Entscheidungsdatum
25.06.2020Norm
BFA-VG §22a Abs4Spruch
G308 2232201-1/3E
IM NAMEN DER REPUBLIK!
Das Bundesverwaltungsgericht hat durch die Richterin MMag. Angelika PENNITZ als Einzelrichterin im amtswegig eingeleiteten Verfahren zur Zahl XXXX, über die weitere Anhaltung von XXXX, geboren am XXXX, StA. Ägypten, zu Recht erkannt:
A) Gemäß § 22a Abs. 4 BFA-VG wird festgestellt, dass zum Zeitpunkt der Entscheidung die für die Fortsetzung der Schubhaft maßgeblichen Voraussetzungen vorliegen und dass die Aufrechterhaltung der Schubhaft im Zeitpunkt der Entscheidung verhältnismäßig ist.
B) Die Revision ist gemäß Art. 133 Abs. 4 B-VG nicht zulässig.
Text
ENTSCHEIDUNGSGRÜNDE:
I. Verfahrensgang:
1. Der Betroffene Fremde (BF) ist ägyptischer Staatsangehöriger. Er stellte in Österreich erfolglos einen Antrag auf internationalen Schutz. Die diesbezügliche, mit einer Rückkehrentscheidung verbundene Entscheidung des Bundesamtes für Fremdenwesen und Asyl (Bundesamt/BFA) erwuchs im Mai 2020 in Rechtskraft.
2. Der BF wurde am 29.02.2020 von der deutschen Polizei rückübernommen.

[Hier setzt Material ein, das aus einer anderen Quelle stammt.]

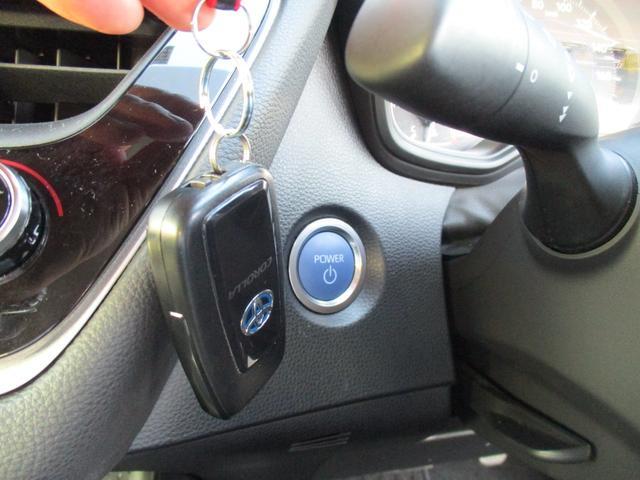 ハイブリッド G-X 純正ナビ 地デジ Bカメラ ドライブレコーダー ビルトインETC アダプティブクルーズ トヨタセーフティセンス(17枚目)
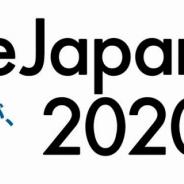 AnimeJapan 2020、新型コロナウイルス感染症の拡大を受けて開催中止
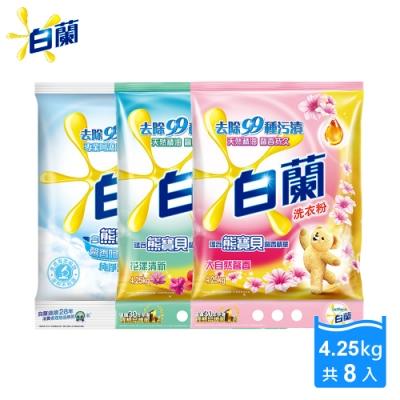 [送洗衣粉]白蘭 含熊寶貝馨香精華洗衣粉 4.25kg x 8入組/箱購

Am selben Tag wurde über ihn die Schubhaft verhängt.
Am 29.02.2020 erfolgt die Einvernahme durch die LPD XXXX, er gab unter anderen an am 22.02.2020 von Ungarn nach Österreich eingereist zu sein. Er wäre nur auf Durchreise nach Frankreich um dort zu arbeiten.
3. Am 03.03.2020 stellte der BF einen Antrag auf internationalen Schutz, der mit Bescheid zur Zahl XXXX vom 24.03.2020 mittlerweile rechtskräftig abgewiesen wurde. Während seiner niederschriftlichen Einvernahme am 29.02.019 gab er an keinen Antrag stellen zu wollen. Des BFA gehe daher davon aus, dass der am 03.03.2020 gestellte Antrag auf internationalen Schutz in Verzögerungsabsicht gestellt wurde, um die Schubhaft bzw. Abschiebung zu umgehen.

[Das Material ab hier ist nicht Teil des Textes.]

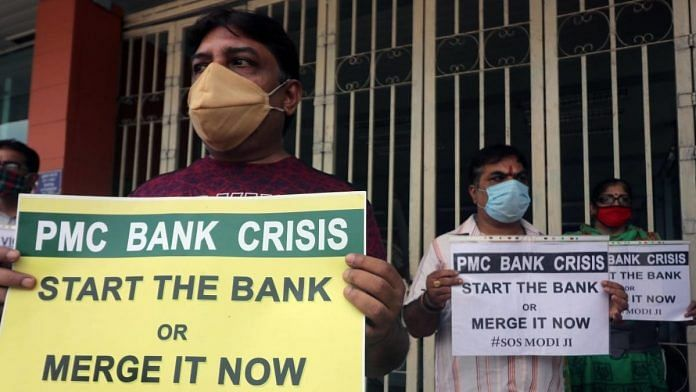 PMC Bank depositors protest against the bank in New Delhi on 23 September 2020. | Photo: ANI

4. Die gesetzlichen Überprüfungen der Verhältnismäßigkeit fanden am 27.03., 24.04., 22.05. und 19.06.2020 statt und wurden mittels Aktenvermerk dokumentiert.
5. Am 04.06.2020 erfolgte eine schriftliche Anfrage an die Vertretungsbehörde der Arabischen Republik Ägypten zur Ausstellung eines Heimreisezertifikates.
6. Am 08.06.2020 wurde schriftlich mitgeteilt, dass der BF am 25.06.2020 um 11:00 Uhr einen Termin beim ägyptischen Konsulat in XXXX hat.
7. Mit Schreiben vom 22.06.2020 wurde der Verfahrensakt dem BVwG zur ersten Verhältnismäßigkeitsprüfung zur Schubhaft gemäß § 22a Abs. 4 BFA-VG vorgelegt, wo er am 23.06.2020 eingelangt ist.
II. Das Bundesverwaltungsgericht hat erwogen:
1. Feststellungen:
Betreffend den BF liegt eine rechtskräftige und durchsetzbare Rückkehrentscheidung hinsichtlich seines Herkunftsstaates vor. Dem BF kommt kein faktischer Abschiebeschutz zu. Das eingeleitete HRZ-Verfahren ist aktuell noch im Laufen und bewegt sich im üblichen Zeitrahmen hinsichtlich des hier relevanten Herkunftsstaates.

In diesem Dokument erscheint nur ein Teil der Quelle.